If catering, wholesale, or office coffee accounts are part of your revenue mix, a clean invoice template for coffee shops makes those billable receivables easier to track alongside daily POS sales.

Frequently asked questions

Can I deduct coffee I drink while working in my own shop?

Coffee consumed by the owner during work is generally not separately deductible. The cost of the beans and milk is already in your COGS, so deducting it again would double-count. Free drinks given to staff during their shifts are typically deductible as a de minimis fringe benefit or part of meals, depending on how you structure them. Comped drinks to customers (a regular's birthday, a fix for a mistake) are also already inside COGS.

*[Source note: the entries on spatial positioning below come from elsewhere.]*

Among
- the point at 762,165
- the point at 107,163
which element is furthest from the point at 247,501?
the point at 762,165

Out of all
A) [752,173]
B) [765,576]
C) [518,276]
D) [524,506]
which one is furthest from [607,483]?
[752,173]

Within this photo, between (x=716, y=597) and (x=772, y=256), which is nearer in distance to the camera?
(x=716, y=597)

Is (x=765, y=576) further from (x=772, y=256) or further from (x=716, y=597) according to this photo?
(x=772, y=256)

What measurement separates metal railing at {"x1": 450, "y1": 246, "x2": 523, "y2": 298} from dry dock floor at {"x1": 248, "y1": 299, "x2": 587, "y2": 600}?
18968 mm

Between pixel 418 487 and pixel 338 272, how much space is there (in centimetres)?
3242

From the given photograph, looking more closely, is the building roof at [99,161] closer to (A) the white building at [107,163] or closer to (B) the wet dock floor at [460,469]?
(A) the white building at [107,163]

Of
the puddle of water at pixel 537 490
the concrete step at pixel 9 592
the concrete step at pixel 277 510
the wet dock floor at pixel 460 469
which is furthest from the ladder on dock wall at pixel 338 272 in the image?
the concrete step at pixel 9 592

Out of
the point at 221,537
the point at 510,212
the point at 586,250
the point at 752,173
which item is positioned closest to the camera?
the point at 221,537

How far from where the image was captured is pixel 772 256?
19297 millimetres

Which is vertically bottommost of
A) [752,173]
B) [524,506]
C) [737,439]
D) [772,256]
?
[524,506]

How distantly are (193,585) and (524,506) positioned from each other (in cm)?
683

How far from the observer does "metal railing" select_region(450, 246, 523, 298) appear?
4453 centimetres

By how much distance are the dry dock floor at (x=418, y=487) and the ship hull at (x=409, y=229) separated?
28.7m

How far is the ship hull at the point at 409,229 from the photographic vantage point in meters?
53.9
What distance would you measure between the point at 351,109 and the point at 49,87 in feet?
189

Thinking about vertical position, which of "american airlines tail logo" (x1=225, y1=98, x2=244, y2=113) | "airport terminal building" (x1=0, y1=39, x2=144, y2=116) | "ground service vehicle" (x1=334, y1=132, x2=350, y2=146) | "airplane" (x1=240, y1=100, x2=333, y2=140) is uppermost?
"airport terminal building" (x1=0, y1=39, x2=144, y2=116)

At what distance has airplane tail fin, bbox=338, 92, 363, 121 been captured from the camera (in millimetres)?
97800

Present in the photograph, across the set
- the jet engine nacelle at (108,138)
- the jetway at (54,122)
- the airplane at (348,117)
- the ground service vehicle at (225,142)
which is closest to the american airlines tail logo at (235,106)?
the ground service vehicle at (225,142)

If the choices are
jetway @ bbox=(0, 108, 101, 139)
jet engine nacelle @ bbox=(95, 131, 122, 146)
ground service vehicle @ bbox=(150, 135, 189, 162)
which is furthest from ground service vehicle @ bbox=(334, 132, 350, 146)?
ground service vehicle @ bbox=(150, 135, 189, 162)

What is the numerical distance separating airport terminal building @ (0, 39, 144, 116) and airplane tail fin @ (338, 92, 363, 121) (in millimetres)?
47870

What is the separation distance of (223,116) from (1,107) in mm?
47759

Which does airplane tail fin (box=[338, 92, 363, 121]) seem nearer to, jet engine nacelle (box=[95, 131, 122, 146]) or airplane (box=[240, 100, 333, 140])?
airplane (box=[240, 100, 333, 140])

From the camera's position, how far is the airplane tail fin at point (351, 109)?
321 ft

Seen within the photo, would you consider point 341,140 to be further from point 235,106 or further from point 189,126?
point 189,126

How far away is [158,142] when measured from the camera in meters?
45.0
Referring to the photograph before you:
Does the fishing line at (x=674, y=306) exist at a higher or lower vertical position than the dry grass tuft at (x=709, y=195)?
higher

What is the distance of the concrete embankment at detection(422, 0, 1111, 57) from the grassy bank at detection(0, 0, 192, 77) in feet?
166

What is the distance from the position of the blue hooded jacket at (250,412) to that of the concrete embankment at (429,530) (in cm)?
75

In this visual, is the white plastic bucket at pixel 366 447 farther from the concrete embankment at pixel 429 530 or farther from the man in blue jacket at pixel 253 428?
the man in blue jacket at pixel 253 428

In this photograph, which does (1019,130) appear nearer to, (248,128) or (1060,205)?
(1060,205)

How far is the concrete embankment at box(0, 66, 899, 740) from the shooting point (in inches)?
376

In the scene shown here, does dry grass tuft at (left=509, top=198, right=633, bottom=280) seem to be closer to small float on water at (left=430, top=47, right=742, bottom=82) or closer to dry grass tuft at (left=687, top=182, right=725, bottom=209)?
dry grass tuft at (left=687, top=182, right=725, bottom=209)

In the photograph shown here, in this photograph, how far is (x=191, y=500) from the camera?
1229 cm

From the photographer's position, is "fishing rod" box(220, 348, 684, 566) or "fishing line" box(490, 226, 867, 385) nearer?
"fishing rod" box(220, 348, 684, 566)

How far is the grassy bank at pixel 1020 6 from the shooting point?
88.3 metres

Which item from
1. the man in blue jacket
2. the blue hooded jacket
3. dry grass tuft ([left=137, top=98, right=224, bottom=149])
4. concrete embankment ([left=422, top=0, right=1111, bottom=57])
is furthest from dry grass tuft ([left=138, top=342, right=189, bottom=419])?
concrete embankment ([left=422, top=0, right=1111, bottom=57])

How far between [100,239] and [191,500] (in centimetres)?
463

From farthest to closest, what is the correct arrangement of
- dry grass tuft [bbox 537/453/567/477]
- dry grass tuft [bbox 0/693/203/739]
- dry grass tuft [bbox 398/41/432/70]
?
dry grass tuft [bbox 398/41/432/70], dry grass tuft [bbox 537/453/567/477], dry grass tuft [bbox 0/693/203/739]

Are tips taxable income for the business?

Tips paid directly to employees are their taxable income, not the cafe's revenue, and you don't pay income tax on them. You do have to withhold payroll taxes on reported tips and pay the employer share of FICA, both of which are deductible. Mandatory service charges (a 20% auto-gratuity on catering, for example) are treated as wages, not tips, and run through payroll.

Can I write off the full cost of an espresso machine in year one?

A coffee shop may be able to write off the full cost of an espresso machine in year one through Section 179 or bonus depreciation if the machine qualifies and the business has enough taxable income to use the deduction. The default treatment is to depreciate it over five to seven years. Run the numbers with your CPA, since taking the full deduction in year one isn't always optimal if you expect higher income in future years.

Are samples and free drinks deductible?

The ingredients used in samples and comped drinks are already deducted through COGS, so there's nothing extra to write off. You don't need to track free drinks separately for tax purposes, but tracking them operationally is smart, because it tells you what your "comp rate" is and whether staff giveaways are eating margin.

What records does the IRS expect me to keep?

Receipts, invoices, bank and credit card statements, canceled checks, payroll records, mileage logs, and any documentation supporting a deduction. The general rule is to keep records for at least three years from the date you filed the return, longer in some cases (six years if you underreported income by more than 25%, indefinitely for fraudulent returns or no return).

Digital copies are acceptable. The cleaner your business checking account and accounting software, the less of this you'll ever have to dig through.